Exploring the GitHub repository for the project, it’s easy to see why Microsoft picked DiskANN to be one of the foundational technologies in the Copilot Runtime, as it’s optimized for both SSD and in-memory operations, and it can provide a hybrid approach that indexes a lot of data economically. The initial DiskANN paper from Microsoft Research suggests that a hybrid SSD/RAM index can index five to ten times as many vectors as the equivalent pure in-memory algorithm, able to address about a billion vectors with high search accuracy and with 5ms latency.
In practice, of course, an edge-hosted SLM application isn’t likely to need to index that much data, so performance and accuracy should be higher.
If you’re building a semantic AI application on an SLM, you need to focus on throughput, using a small number of tokens for each operation. If you can keep the search needed to build grounded prompts for a RAG application as fast as possible, you reduce the risk of unhappy users waiting for what might be a simple answer.
By loading an in-memory index at launch, you can simplify searches so that your application only needs to access source data when it’s needed to construct a grounded prompt for your SLM. One useful option is the ability to add filters to a search, refining the results and providing more accurate grounding for your application.
We’re in the early days of the Copilot Runtime, and some key pieces of the puzzle are still missing. One essential for using DiskANN indexes is tools for encoding your source data as vector embeddings. This is required to build a vector search, either as part of your code or to ship a base set of vector indexes with an application.

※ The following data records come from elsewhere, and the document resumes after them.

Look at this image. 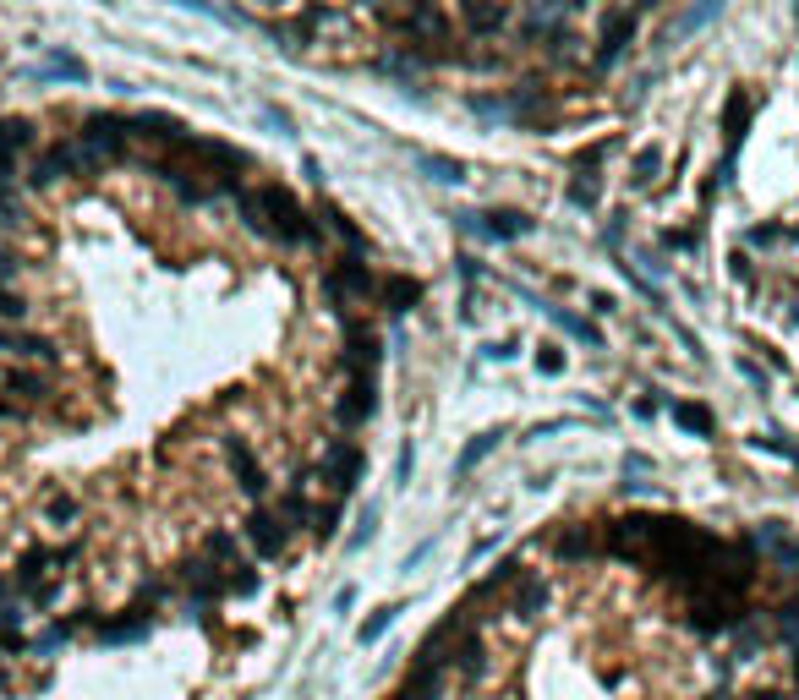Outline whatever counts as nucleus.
I'll return each mask as SVG.
<instances>
[{
    "mask_svg": "<svg viewBox=\"0 0 799 700\" xmlns=\"http://www.w3.org/2000/svg\"><path fill=\"white\" fill-rule=\"evenodd\" d=\"M258 208H263V230H269V236H280V241H312L307 214H301V203L285 192V186H263V192H258Z\"/></svg>",
    "mask_w": 799,
    "mask_h": 700,
    "instance_id": "1",
    "label": "nucleus"
},
{
    "mask_svg": "<svg viewBox=\"0 0 799 700\" xmlns=\"http://www.w3.org/2000/svg\"><path fill=\"white\" fill-rule=\"evenodd\" d=\"M373 290L378 285H373V274H367L362 258H340L329 274H323V296L334 301V312H351V301H367Z\"/></svg>",
    "mask_w": 799,
    "mask_h": 700,
    "instance_id": "2",
    "label": "nucleus"
},
{
    "mask_svg": "<svg viewBox=\"0 0 799 700\" xmlns=\"http://www.w3.org/2000/svg\"><path fill=\"white\" fill-rule=\"evenodd\" d=\"M83 143L94 148V154L104 159V165H115V159L126 154V143H132V121L126 115H88L83 121Z\"/></svg>",
    "mask_w": 799,
    "mask_h": 700,
    "instance_id": "3",
    "label": "nucleus"
},
{
    "mask_svg": "<svg viewBox=\"0 0 799 700\" xmlns=\"http://www.w3.org/2000/svg\"><path fill=\"white\" fill-rule=\"evenodd\" d=\"M362 471H367V454L356 449L351 438H340V443H329V449H323V476H329L334 493H351V487L362 482Z\"/></svg>",
    "mask_w": 799,
    "mask_h": 700,
    "instance_id": "4",
    "label": "nucleus"
},
{
    "mask_svg": "<svg viewBox=\"0 0 799 700\" xmlns=\"http://www.w3.org/2000/svg\"><path fill=\"white\" fill-rule=\"evenodd\" d=\"M373 411H378L373 378H351V383H345V394L334 400V422H340V427H362Z\"/></svg>",
    "mask_w": 799,
    "mask_h": 700,
    "instance_id": "5",
    "label": "nucleus"
},
{
    "mask_svg": "<svg viewBox=\"0 0 799 700\" xmlns=\"http://www.w3.org/2000/svg\"><path fill=\"white\" fill-rule=\"evenodd\" d=\"M247 542L258 558H280L285 542H291V525H285L280 515H269V509H258V515L247 520Z\"/></svg>",
    "mask_w": 799,
    "mask_h": 700,
    "instance_id": "6",
    "label": "nucleus"
},
{
    "mask_svg": "<svg viewBox=\"0 0 799 700\" xmlns=\"http://www.w3.org/2000/svg\"><path fill=\"white\" fill-rule=\"evenodd\" d=\"M148 629H154V618H148V613H137V608H126L121 618H99V624H94V635L104 640V646H132V640H143Z\"/></svg>",
    "mask_w": 799,
    "mask_h": 700,
    "instance_id": "7",
    "label": "nucleus"
},
{
    "mask_svg": "<svg viewBox=\"0 0 799 700\" xmlns=\"http://www.w3.org/2000/svg\"><path fill=\"white\" fill-rule=\"evenodd\" d=\"M345 367H351V378H373V367H378V334L373 329L351 323V334H345Z\"/></svg>",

DiskANN elsewhere in Microsoft
Outside of the Copilot Runtime, Microsoft is using DiskANN to add fast vector search to Cosmos DB. Other services that use it include Microsoft 365 and Bing. In Cosmos DB it’s adding vector search to its NoSQL API, where you are likely to work with large amounts of highly distributed data. Here DiskANN’s support for rapidly changing data works alongside Cosmos DB’s dynamic scaling, adding a new index to each new partition. Queries can then be passed to all available partition indexes in parallel.
Microsoft Research has been working on tools like DiskANN for some time now, and it’s good to see them jump from pure research to product, especially products as widely used as Cosmos DB and Windows. Having a fast and accurate vector index as part of the Copilot Runtime will reduce the risks associated with generative AI and will keep your indexes on your PC, keeping the source data private and grounding SLMs. Combined with confidential computing techniques in Windows, Microsoft looks like it could be ready to deliver secure, private AI on our own devices.